The Muthirapuzha is all of noisy pulchritude. One of three rivers that rise in Munnar and give Kerala’s charming albeit brutally oversold hill station its name (Munnar is Malayalam for Three Rivers), it bumps along a bed of time-smoothed rocks, thundering past the graves of primal rainforests, sour-smelling tea gardens and decadent spice plantations ringing with the din of diurnal cicadas.
Pallivasal Power House near Kunchithanny is Kerala’s first hydroelectric power station, founded in the 1940s when Kochi was still a princely state. Unfailingly, then as now, it rouses the neighbourhood at daybreak, siesta time and in the dead of night with the protracted, mournful wail of an industrial siren from a time long gone by. A mosque, a church and a Hindu temple then take up the challenge and shake the somnolent air free of every trace of drowsiness.
The birds are quieter, or maybe the river has deafened us to their dawn chorus. It is still dark when the Oriental Magpie-Robin begins singing his Lauds. At first light, a dolorous, hissy screech rings out from a ledge of one of the chalet-style cottages of the overpriced resort where I am lodged.
Then there is the outpouring of a whistling song, spirited and melancholy and hymnal all at once. It has a deeply human quality, ranging up and down the scale unconstrained by structure or meter.
I know that minstrel. But it is not always that I hear it sing like this. Or from so close. Its song drips like dew from a moss-girded trunk. When I lay eyes on it, it is unremarkable: In shape and aspect it is as dark as a crow, but with firmer, more insistent upstrokes in flight. It disappears into a crevice among the gables and I think I’ve seen the last of it.
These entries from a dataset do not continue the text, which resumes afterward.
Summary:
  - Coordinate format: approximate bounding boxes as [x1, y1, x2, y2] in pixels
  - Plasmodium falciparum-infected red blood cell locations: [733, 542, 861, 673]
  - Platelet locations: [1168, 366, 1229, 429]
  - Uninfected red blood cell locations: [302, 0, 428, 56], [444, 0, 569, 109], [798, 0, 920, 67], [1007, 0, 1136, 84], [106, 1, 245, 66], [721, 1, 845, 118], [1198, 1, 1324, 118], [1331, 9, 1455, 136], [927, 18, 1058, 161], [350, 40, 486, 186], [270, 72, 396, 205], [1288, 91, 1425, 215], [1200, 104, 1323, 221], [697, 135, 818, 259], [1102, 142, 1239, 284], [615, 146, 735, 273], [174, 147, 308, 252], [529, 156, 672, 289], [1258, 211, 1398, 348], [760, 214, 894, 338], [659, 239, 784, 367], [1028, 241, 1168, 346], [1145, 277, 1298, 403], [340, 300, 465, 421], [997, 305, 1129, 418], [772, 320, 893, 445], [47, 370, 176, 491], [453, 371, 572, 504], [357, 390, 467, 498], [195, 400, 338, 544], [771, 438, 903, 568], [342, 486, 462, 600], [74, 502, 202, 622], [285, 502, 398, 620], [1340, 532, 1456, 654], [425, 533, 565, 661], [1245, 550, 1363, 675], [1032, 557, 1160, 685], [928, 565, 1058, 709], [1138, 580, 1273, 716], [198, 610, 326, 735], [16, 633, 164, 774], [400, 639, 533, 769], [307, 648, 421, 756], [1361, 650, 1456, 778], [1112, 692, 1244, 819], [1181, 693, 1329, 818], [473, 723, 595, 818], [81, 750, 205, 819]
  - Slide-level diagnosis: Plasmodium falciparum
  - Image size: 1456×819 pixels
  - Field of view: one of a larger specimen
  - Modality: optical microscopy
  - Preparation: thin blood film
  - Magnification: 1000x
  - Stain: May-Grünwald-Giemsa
For the Malabar Whistling Thrush, the fabled ornithologist Dr Salim Ali preferred a more poetic moniker — Idle Schoolboy. That name might not ring a bell to present-day schoolboys whose idle pursuits, sadly, don’t encompass the skinning of knees on gnarled tree barks, or the pleasant whiling away of time learning to whistle a tune, or putting a pen-knife to good use fashioning a flute from a reed in the hope of recreating that faun-like melody.
Those who have walked in the hills of southern India, particularly in the Western Ghats, know that the Malabar Whistling Thrush is — unlike most schoolboys — often heard but seldom seen.
I hear that anxious screech again. And again, at eye level from the window of my temporary lodging, I see that sprite-like shape again. In that cruddy light its form is dazzling – with highlights of electric blue against a satiny sheen of deep indigo-black.
Camera at the ready, I lie in wait on the balcony, a crick in my neck from too much peering and craning for a potbellied birder in his forties. Soon enough, Myophonus horsfieldii shows up, bill brimful of lichen, moss and twigs.
A nest is being lined in anticipation of a brood.
Soon, the rain will come. The southwest monsoon will drench these hills incessantly for months to come. Pouring in sheets and ropes and braids, it will infuse its magic, lending its voice to the river.
By then that schoolboy song will be a choir. What cheer!